Note: Does NOT return title, author, dates - those come from the primary query.

IssueViewerSecondaryViewQuery (Issue Page Only)

Used on individual issue pages for sidebar data. NOT suitable for list views.

Variables:

{
  "markAsRead": false,
  "number": 3508,
  "owner": "rails",
  "repo": "rails"
}

Returns: title, number, state, participants, milestone, but NOT createdAt, updatedAt, or author.

Query Limitations

Different queries return different fields. For example, IssueViewerSecondaryViewQuery:

  • Returns: title, number, state, participants, milestone
  • Missing: createdAt, updatedAt, author, comments.totalCount

Always validate that required fields are present in the response.

REST API Comparison

Endpoint

  • URL: https://api.github.com/repos/{owner}/{repo}/issues/{number}
  • Authentication: None (public repos) or PAT
  • Rate limit: 60 requests/hour (unauthenticated), 5000/hour (authenticated)
  • No batch endpoint: Each issue requires a separate request

CORS and Extension Context

Content scripts cannot directly call api.github.com due to CORS:

  • Browser blocks cross-origin requests from content scripts
  • Solution: Route requests through background service worker

Background scripts and popups can call api.github.com:

  • Not subject to CORS restrictions (with host_permissions)
  • This is the only way for extension UI (popup) to fetch issue data
  • Subject to rate limits (60/hour unauthenticated)

Response Format

REST API returns comprehensive issue data:

{
  "number": 3508,
  "title": "Issue title",
  "state": "open",
  "html_url": "https://github.com/owner/repo/issues/3508",
  "created_at": "2011-11-03T...",
  "updated_at": "2024-12-15T...",
  "comments": 16,
  "user": {
    "login": "username",
    "html_url": "https://github.com/username"
  }
}

Capturing Data Passively

webRequest API

The webRequest API can intercept HTTP traffic without making additional requests:

browser.webRequest.onHeadersReceived.addListener(
  (details) => {
    const linkHeader = details.responseHeaders?.find(
      h => h.name.toLowerCase() === 'link'
    );
    // Extract data from headers
  },
  { urls: ['https://github.com/*/*/issues/*'] },
  ['responseHeaders']
);

Use cases:

  • Capture GraphQL query hashes from preload hints
  • Monitor for specific response patterns
  • Zero latency overhead (piggybacks on normal navigation)

CSS Module Classes

GitHub uses CSS modules with generated hash suffixes:

Search-module__SearchContainer--CkrWX
ListItems-module__listContainer--sgptj
ListView-module__container--rxCWy
Metadata-module__container--ydeM8

These class names:

  • Are stable within a deployment
  • Change between deployments (both the separator format and hash values have changed in the past)
  • Must NOT be hardcoded — the extension discovers them at runtime from GitHub's stylesheets

The extension's CSS class discovery system (shared.js) scans document.styleSheets to resolve registered prefixes (e.g., Search-module__SearchContainer) to their current full class names.
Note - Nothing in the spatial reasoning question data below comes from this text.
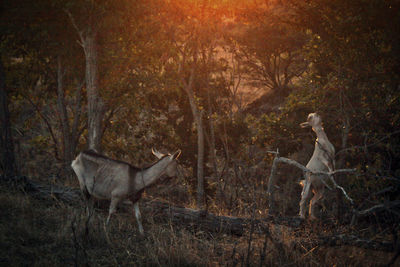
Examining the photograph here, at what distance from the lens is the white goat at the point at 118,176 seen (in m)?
7.21

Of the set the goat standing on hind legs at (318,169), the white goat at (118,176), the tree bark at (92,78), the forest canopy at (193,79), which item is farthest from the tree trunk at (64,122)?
the goat standing on hind legs at (318,169)

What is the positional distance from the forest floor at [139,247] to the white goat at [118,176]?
18.7 inches

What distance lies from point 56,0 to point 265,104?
790 inches

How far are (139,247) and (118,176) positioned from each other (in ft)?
5.76

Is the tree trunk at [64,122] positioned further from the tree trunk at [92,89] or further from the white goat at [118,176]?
the white goat at [118,176]

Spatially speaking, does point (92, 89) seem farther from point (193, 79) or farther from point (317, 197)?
point (317, 197)

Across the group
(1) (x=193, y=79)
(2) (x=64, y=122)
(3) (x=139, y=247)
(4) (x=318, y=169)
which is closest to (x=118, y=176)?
(3) (x=139, y=247)

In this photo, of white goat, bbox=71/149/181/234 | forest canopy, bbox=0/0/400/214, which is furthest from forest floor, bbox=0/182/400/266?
forest canopy, bbox=0/0/400/214

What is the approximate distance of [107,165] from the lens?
7.53 metres

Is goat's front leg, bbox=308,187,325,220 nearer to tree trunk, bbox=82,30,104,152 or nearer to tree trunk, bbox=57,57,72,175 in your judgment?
tree trunk, bbox=82,30,104,152

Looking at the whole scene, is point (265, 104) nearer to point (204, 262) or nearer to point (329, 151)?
point (329, 151)

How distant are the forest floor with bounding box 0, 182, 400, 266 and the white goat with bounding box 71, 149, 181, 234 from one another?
18.7 inches

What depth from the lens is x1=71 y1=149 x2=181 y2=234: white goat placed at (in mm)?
7211

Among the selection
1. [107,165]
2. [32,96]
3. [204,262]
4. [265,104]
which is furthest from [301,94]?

See the "CSS Module Classes" section in CLAUDE.md for usage details.

Authentication State

Detecting Login Status

When user is not logged in:

  • GraphQL requests may return different data or errors
  • Some queries may fail entirely
  • Extension should handle gracefully and show appropriate message

Session Cookies

GitHub session is maintained via cookies:

  • user_session - main session cookie
  • __Host-user_session_same_site - SameSite variant
  • Cookies sent automatically with credentials: 'same-origin'

Best Practices for Extensions

  1. Use GraphQL from content scripts (no rate limits, batch queries)
  2. Use REST API from popup/background (only option due to Sec-Fetch-Site)
  3. Route REST requests through background script when called from content scripts (CORS)
  4. Validate GraphQL responses for required fields
  5. Use MutationObserver for React re-render resilience
  6. Cache query hashes to storage.sync (survives service worker restarts)
  7. Handle hash expiration gracefully (discover new hashes from Link headers)
  8. Never assume field presence - use optional chaining

Rate Limit Considerations

Primary Limits

Method Limit Notes
GraphQL (internal) None Uses session, not API quota
REST (unauthenticated) 60/hour Per IP address
REST (with PAT) 5,000/hour Per token

Secondary Limits (REST API)

These apply regardless of authentication:

Limit Type Value Notes
Concurrent requests 100 max Shared across REST and GraphQL
Per-endpoint 900 points/min GET/HEAD/OPTIONS: 1 pt, others: 5
CPU time 90s per 60s real Computation limit
Content creation 80/min, 500/hour Rate for creating content

Secondary/abuse limit 403 responses may lack standard rate-limit headers (X-RateLimit-Remaining). Treat any 403 from the REST API as rate-limited, not just those with X-RateLimit-Remaining: 0.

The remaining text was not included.